Oui, les surplus de marchandises chinoises qui ne seraient plus exportées vers les Etats-Unis pourraient être acheminées vers d'autres marchés, en partie en Afrique. Elles entreraient alors en concurrence avec des biens produits localement, ce qui constituerait un autre effet négatif indirect.

Ce phénomène est d’ailleurs déjà à l'œuvre dans les domaines liés à la transition énergétique ; et il pourrait être accentué y compris en cas de victoire de Kamala Harris, si cette dernière renforce le protectionnisme américain en la matière.

Le risque est de pénaliser des filières naissantes : la production de véhicules électriques en Egypte, et les panneaux solaires produits au Nigeria, en Afrique du Sud ou au Maroc, sont notamment menacés.

« Il ne faut pas sous-estimer la probabilité que Trump passe des paroles aux actes »
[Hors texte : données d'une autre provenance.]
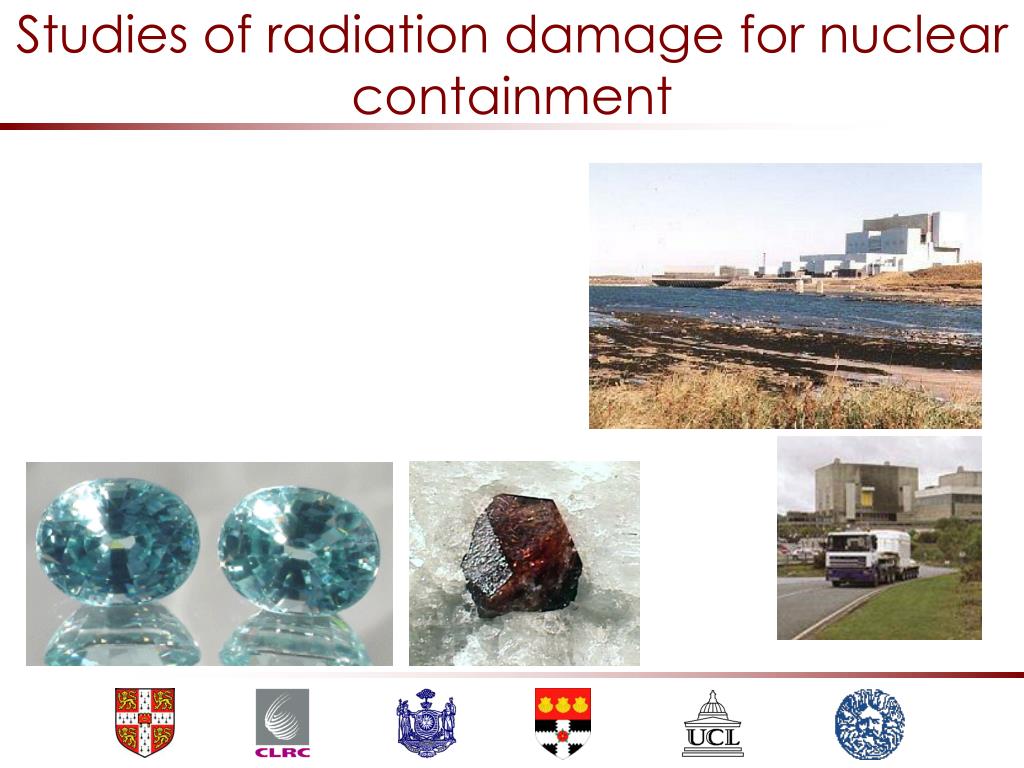 Studies of radiation damage for nuclear containment

CLRC

UCL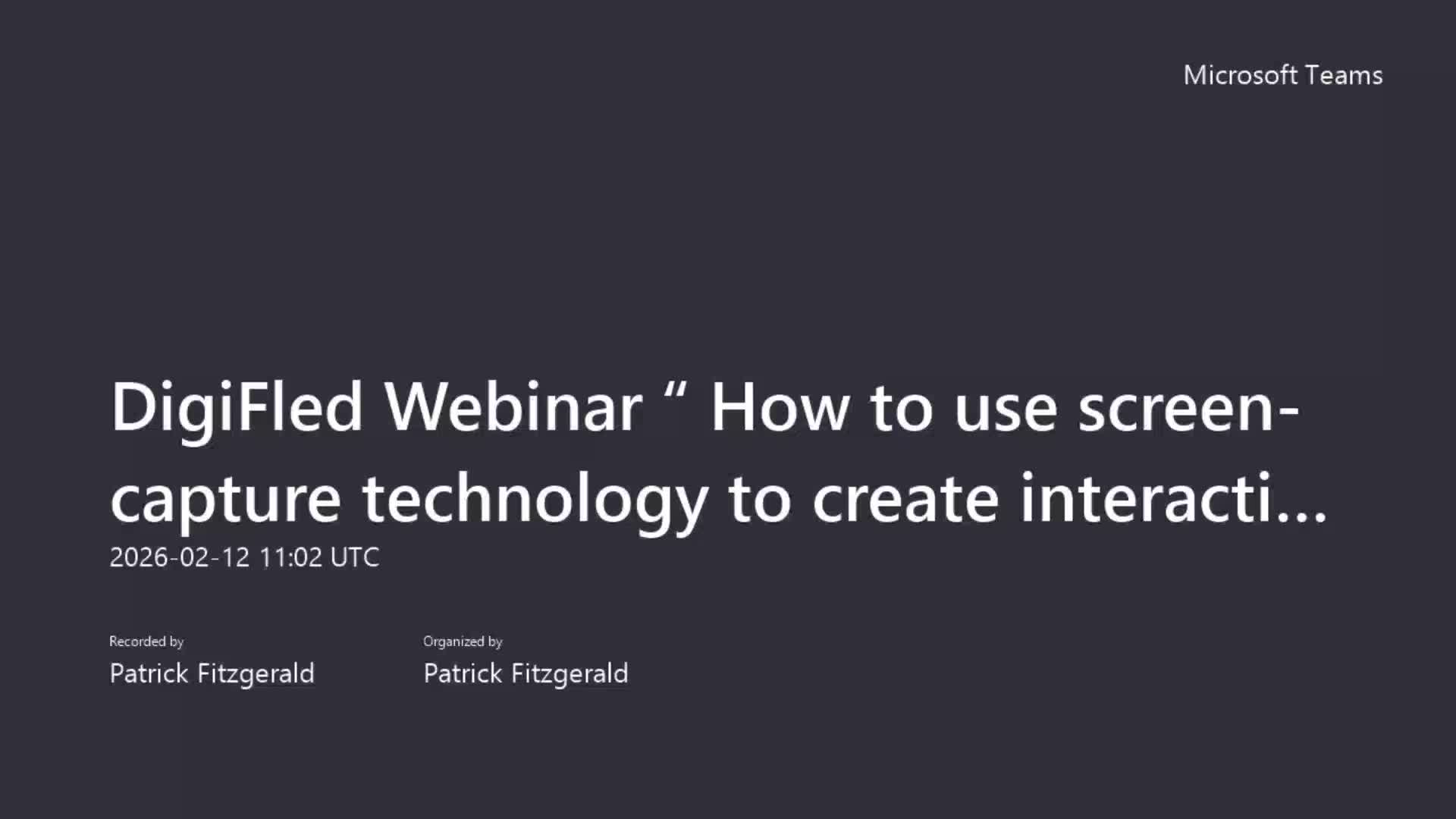 Microsoft Teams

DigiFled Webinar “ How to use screen-capture technology to create interacti...
2026-02-12 11:02 UTC

Recorded by
Patrick Fitzgerald

Organized by
Patrick Fitzgerald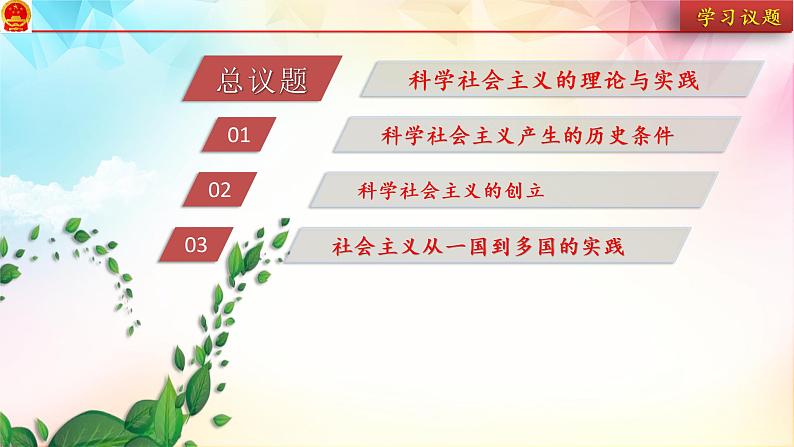 学习议题

总议题 科学社会主义的理论与实践

01 科学社会主义产生的历史条件

02 科学社会主义的创立

03 社会主义从一国到多国的实践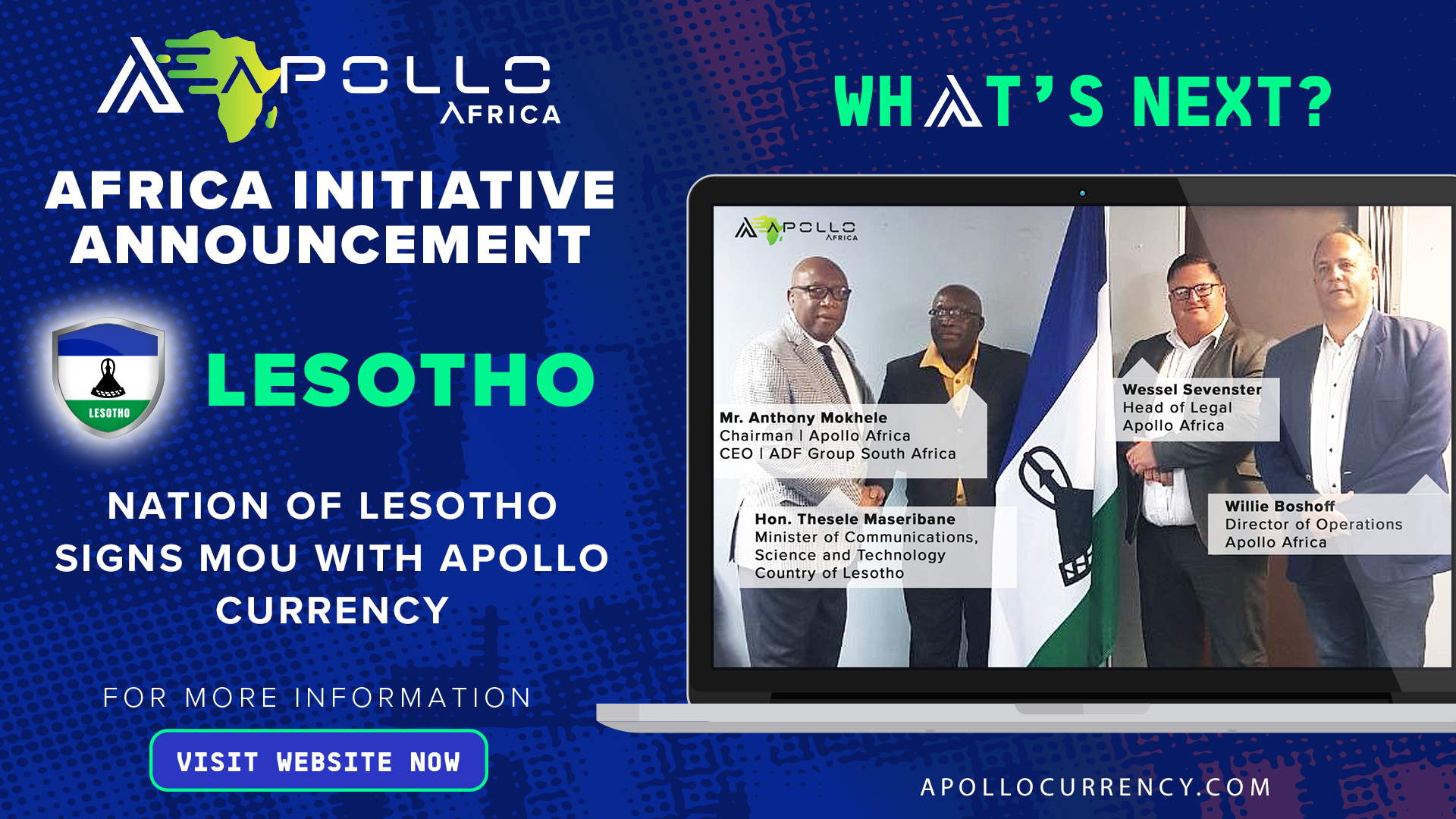 APOLLO AFRICA

AFRICA INITIATIVE ANNOUNCEMENT

LESOTHO

LESOTHO

NATION OF LESOTHO SIGNS MOU WITH APOLLO CURRENCY

FOR MORE INFORMATION

VISIT WEBSITE NOW

WHAT'S NEXT?

APOLLO AFRICA

Mr. Anthony Mokhele
Chairman | Apollo Africa
CEO | ADF Group South Africa

Hon. Thesele Maseribane
Minister of Communications, Science and Technology
Country of Lesotho

Wessel Sevenster
Head of Legal
Apollo Africa

Willie Boshoff
Director of Operations
Apollo Africa

APOLLOCURRENCY.COM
Il paraît acquis que M.Trump élu durcirait fortement le protectionnisme vis-à-vis de la Chine. Mais certains observateurs doutent qu'il mette réellement en place d’autres mesures, comme les droits de douanes supplémentaires de 10%. Quel est votre avis ?

A première vue, on pourrait en effet se dire que c’est improbable. Différents chiffrages montrent l’ampleur des effets inflationnistes, et des coûts en matière de croissance et d’emplois associés à de telles mesures (BLOCS#37). Mais lorsque l’on se place dans la logique de Donald Trump, c’est une autre histoire.

Il estime que les droits de douane imposés lors de son précédent mandat, essentiellement contre la Chine, ont été très positifs. Mais il regrette que ces barrières aient été contournées, via des pays de transit tels que le Mexique et le Vietnam. Dès lors, selon son raisonnement, il convient d’appliquer des droits de douane au monde entier afin d’éviter les contournements.

Certains jugent qu’il ne s'agit là que de discours de campagne, qui ne seront pas suivis d’effets. Je dis pour ma part qu’il ne faut pas sous-estimer la probabilité qu’il passe des paroles aux actes.